Schultz v. Gosselink

148 N.W.2d 434, 260 Iowa 115, 1967 Iowa Sup. LEXIS 726
CourtSupreme Court of Iowa
DecidedFebruary 7, 1967
Docket52343
StatusPublished
Cited by56 cases

This text of 148 N.W.2d 434 (Schultz v. Gosselink) is published on Counsel Stack Legal Research, covering Supreme Court of Iowa primary law. Counsel Stack provides free access to over 12 million legal documents including statutes, case law, regulations, and constitutions.

Bluebook
Schultz v. Gosselink, 148 N.W.2d 434, 260 Iowa 115, 1967 Iowa Sup. LEXIS 726 (iowa 1967).

Opinion

Moore, J.

The question here is whether the provisions of chapter 430, section 1, Acts of the Sixty-first General Assembly, now section 619.17, Code 1966, apply to tort actions arising before its effective date, July 4, 1965.

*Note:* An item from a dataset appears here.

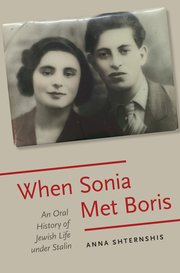 Cover for   When Sonia Met Boris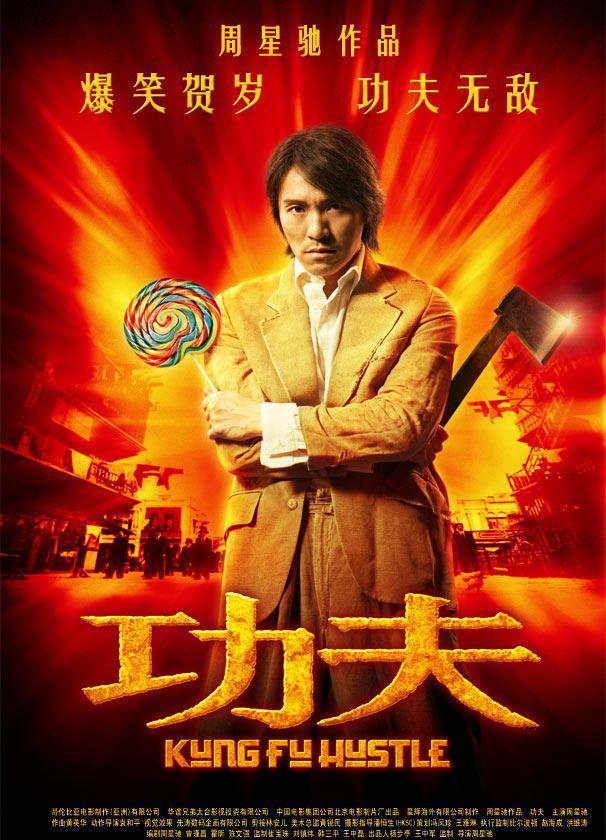 功夫 2004周星驰国产喜剧片 HD720P 迅雷下载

The Act amends chapter 619, Code 1962, by adding a new section thereto. It provides: “Contributory negligence — burden. In all actions brought in the courts of this state to recover damages of a defendant in which contributory negligence of the plaintiff, actual or imputed, was heretofore a complete defense or bar to recovery, the plaintiff shall not hereafter, have the burden of pleading and proving his freedom from contributory negligence, and if the defendant relies upon negligence of the plaintiff as a complete defense or bar to plaintiff’s recovery, the defendant shall have the burden of pleading and proving negligence of the plaintiff, if any, and that it was a proximate cause of the injury or damage. As used in this section, the term ‘plaintiff’ shall include a defendant filing a counterclaim or cross-petition, and the term ‘defendant’ shall include a plaintiff against whom a counterclaim or cross-petition has been filed.”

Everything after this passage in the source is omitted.